E, de fato ele parecia um farrapo nervoso. Até a pessoa que nunca viu um farrapo nervoso reconhece um, quando o encontra. Mas ele tinha razão. O primeiro filho dele - contou - se chama Marcus Vinicius (foi da geração Marcus Vinicius - esclareceu ele - no dia em que ele nasceu, nasceram mais quatro Marcus Vinicius no mesmo andar da maternidade). Marcus Vinicius nasceu de parto programado. Naquele tempo estava tudo muito tecnológico e as pessoas consideravam um resquício de barbarismo esse negócio de as mulheres esperarem a calada da madrugada para sentir contrações, sair às carreiras para o hospital e assim por diante. Então programaram tudo, tacaram a anestesia, fizeram a coisa toda muito cientificamente.

- Mas aí ela mudou bastante - disse ele. - Eu notei quando ela deu para não raspar as pernas, nem raspar debaixo dos braços, e deu para andar com umas saias de pano esquisito, umas saias rodadas. Acho que foram umas reportagens que ela viu ou então essas baianadas mesmo, isto aqui é uma praga, a verdade é esta. Atribuo muito dessa coisa também a essa baianada esta é que é a verdade.
- Mas isto influenciou o nascimento do filho seguinte?
- Filha. Lua Jaciara. Claro que influenciou! Ela resolveu ter parto completamente natural, queria parir em casa, a menina nasceu que parecia mais um esqueleto, por causa da macrobiótica que ela fez. Felizmente que eu não vi nada, porque desmaiei. Eu tive de ficar de mãos dadas com ela e aí desmaiei com os urros que ela dava. Acho que isto também contribuiu para ela mudar de idéia. Quando ela ficou grávida de Serguei, já estava decidida a fazer parto sem dor.
- E Serguei nasceu bem?
- Nasceu, nasceu! Só não nasceu sem dor, tenho de reconhecer. Acho que ela não fazia a respiração direito, deve ter sido porque eu ficava tonto na hora de acompanhar a respiração dela, às vezes também desmaiava, como na vez do parto natural. Felizmente, quando ela ficou grávida de Alessandra, eu não tinha mais que segurar a mão ou respirar junto, eu tinha mesmo era de ajudar a filmagem, porque ela queria guardar um filme do parto, foi no tempo em que todo mundo filmava parto. Foi meio chato, porque eu não tenho equipamento, nem sei filmar, e então foi uma confusão de gente na hora do parto e até hoje eu não tenho uma cópia desse filme e o desgraçado que filmou pegou essas cenas e botou num curta sobre a seca do baixo São Francisco, numa simbologia do renascer da terra, não sei o quê, e todo mundo que vai ver esse filme vê minha mulher parindo e eu lá com cara de besta, de bonezinho de médico e tudo.

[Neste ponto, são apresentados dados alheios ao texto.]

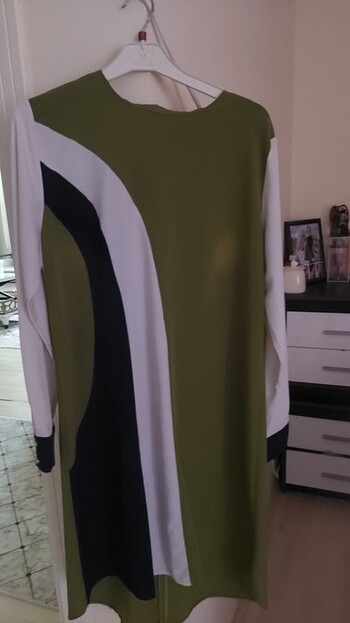 42 beden tunik
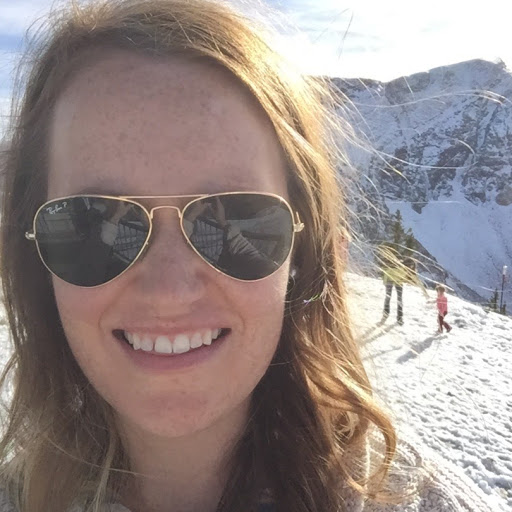 Megan Rasmussen Photo 12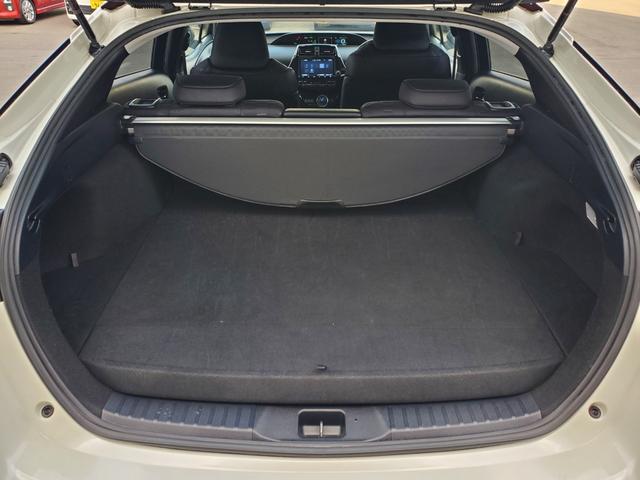 プリウスPHV Sセーフティプラス ナビ フルセグ CD DVD Bluetooth バックカメラ ETC クルーズコントロール 前席シートヒーター ステアリングヒーター 前ドライブレコーダー LEDヘッドライト モデリスタエアロ(52枚目)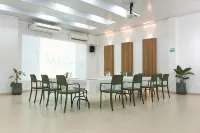 Waira Suites - Bares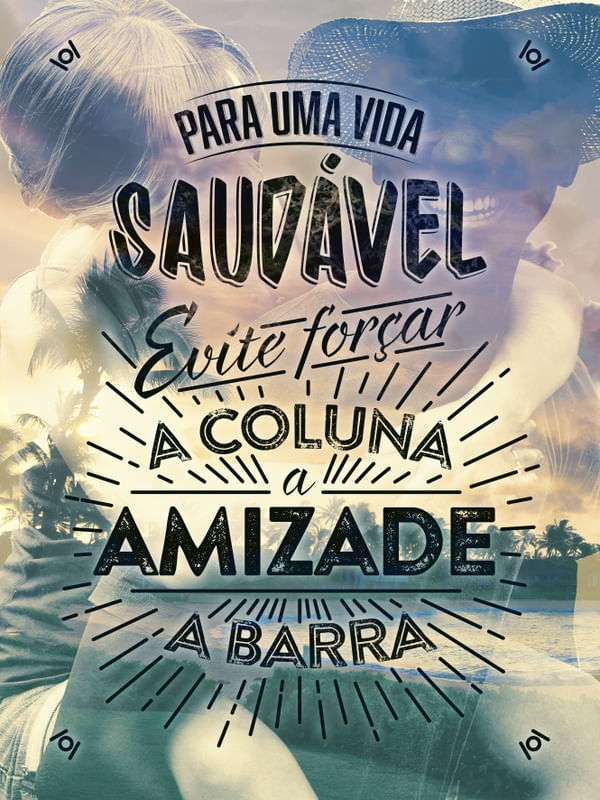 VIDA SAUDÁVEL
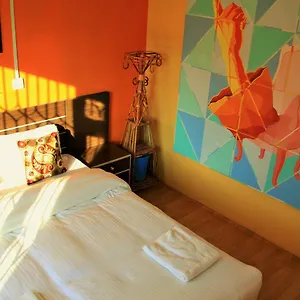 Kathmandu Village House Hotel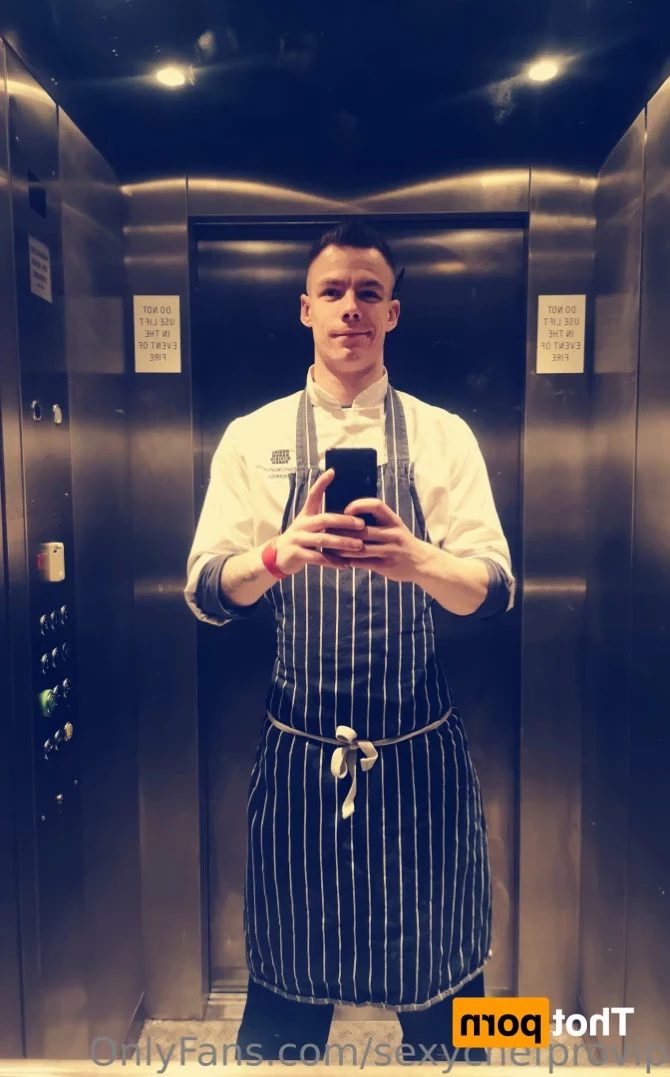 Sexychef [ sexychefprovip ] Onlyfans leaked photo 13083949 on Hotleaks.tv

- E daí em diante você teve de mandar filmar todos os partos?
- Não. Huamac-Tupã nasceu com ela acocorada. Esse foi o pior, ela ali acocorada e o médico dizendo “não tenho nada com isso, desse jeito eu não faço”, isto porque nós estávamos veraneando e o menino resolveu nascer antes do previsto, visto, talvez de tanto ela se acocorar para treinar, e então tivemos que fazer o parto com o médico do posto mesmo, mas Maquinho - o apelido dele é Maquinho - nasceu direito. Quase cai de cabeça no chão, mas nasceu.

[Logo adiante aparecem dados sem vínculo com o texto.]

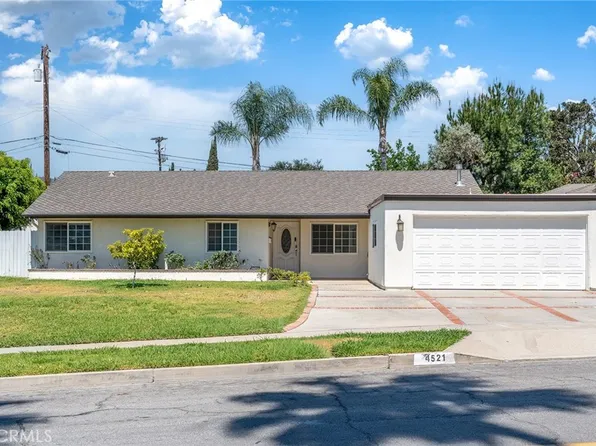 4521 Boeing Ave, Yorba Linda, CA 92886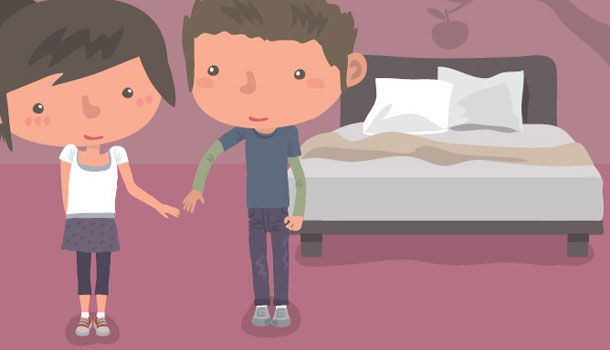 避免小孩生小小孩 爸媽有方法 康健雜誌 避免小孩生小小孩 爸媽有方法 康健雜誌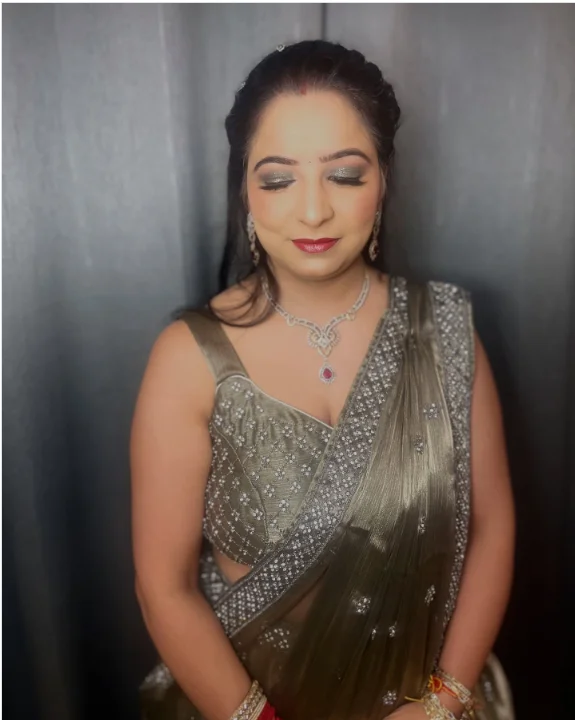 Party Makeup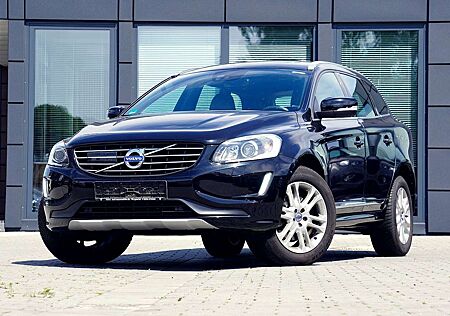 Volvo XC 60 XC60 Linje Inscription *MIT 2 JAHREN GARANTIE*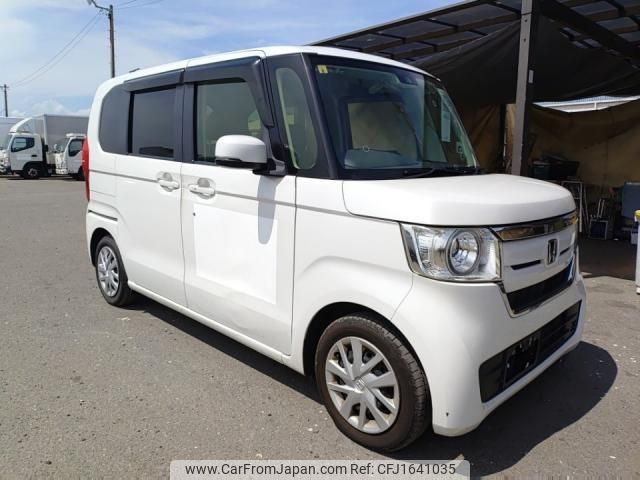 honda n-box 2020 CFJ1641035 image 2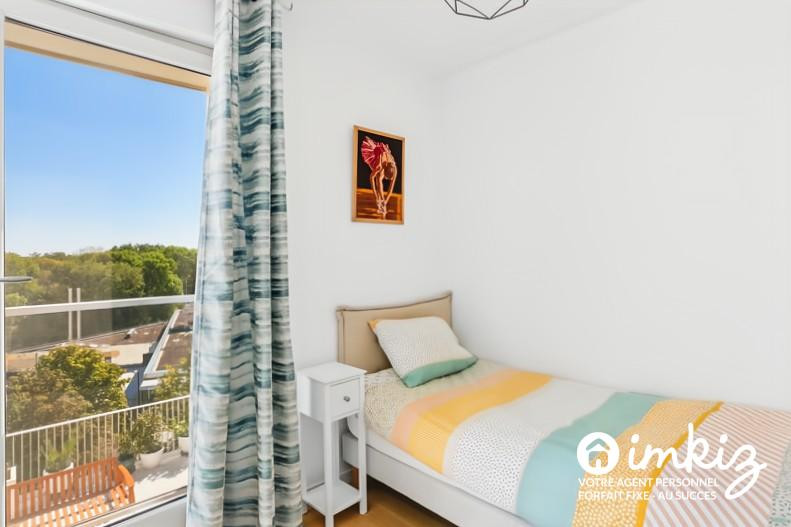 
                                                Vente
                                                 maison sur le toit – Terrasse 76,5 m² – Jacuzzi
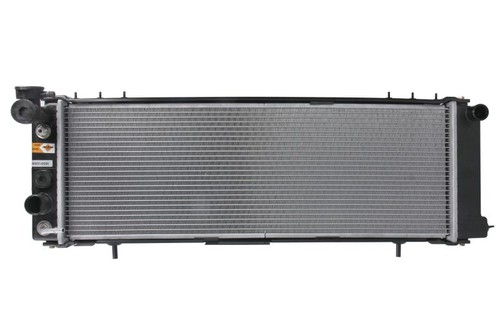 Engine radiator fits jeep - engine,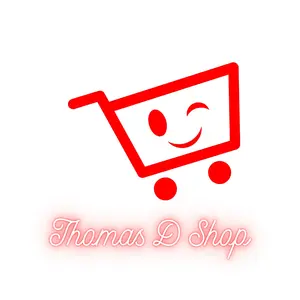 Thomas D Shop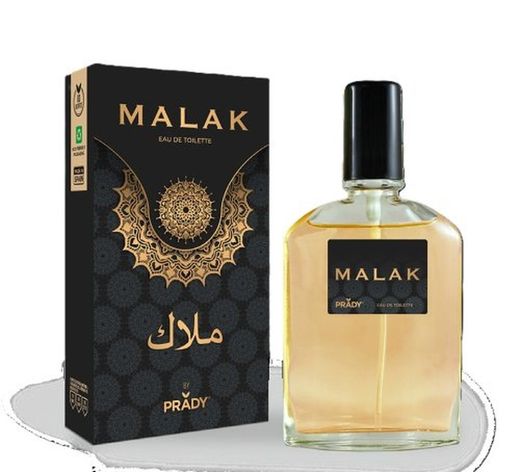 Malak Colonia Femenina 90 Ml. Arabe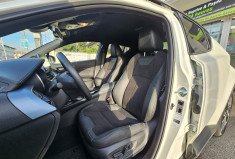 TOYOTA C-HR Phase II 2.0 litres 184h Collection 2WD E-CVT MY22 Cuir Alcantara suivi Toyota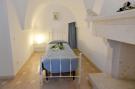 VakantiehuisItalië - : Villa Giovanna Trullo in Ostuni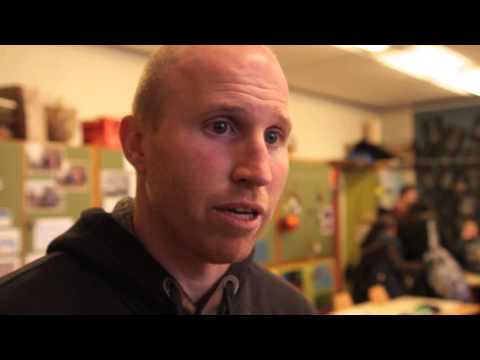 FCZTV CHANNEL: FCZ Schulbesuch vor dem Derby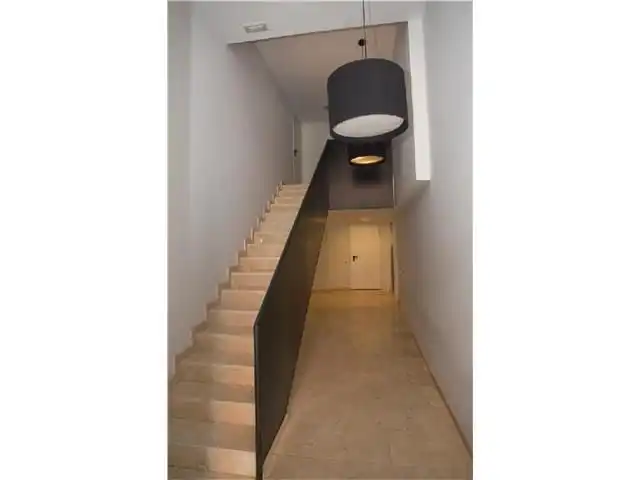 Flat for rent in Barcelona  with Heating, Terrace and Oven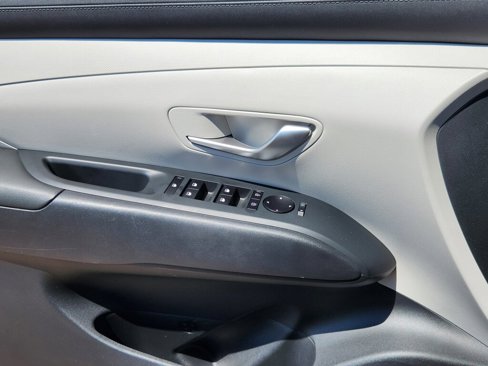 Used 2025 Hyundai Tucson SEL image 7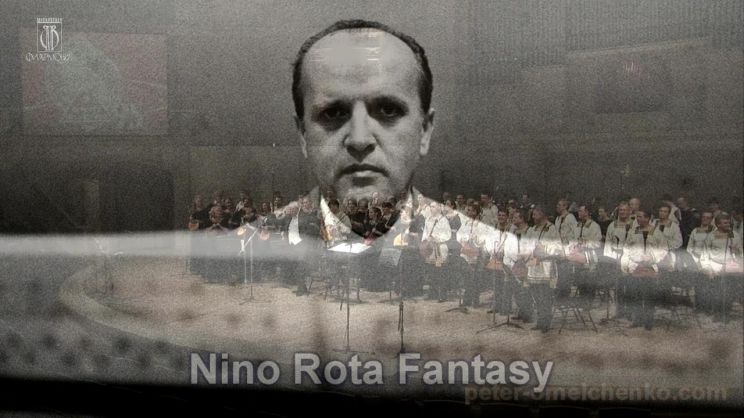 Nino Rota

Naquela quinta-feira, ele estava uma pilha, porque o próximo filho ia nascer no escuro (aliás, já nasceu e se chama João Paulo), com o acompanhamento de dois médicos: uma ginecologista amiga da mulher dele (que dizia que não garantia nada) e um obstetra amigo dessa ginecologista (que dizia que nunca tinha feito, mas garantia).

E hoje, quando o encontro por acaso numa barraquinha de cerveja e caranguejo aqui na praia da Pituba, ele me cumprimenta quase trêmulo. Vai ter o sétimo filho daqui a três meses. Parabéns, digo eu. Ah, diz ele, desta vez o menino vai nascer dentro d’água. Uma coisa eu lhe asseguro, diz ele, meus filhos sempre nascem na última moda. Neste sentido, nunca vão ter razão de queixa. Se for homem vai ser Charles, se for mulher vai ser Diana, diz ele.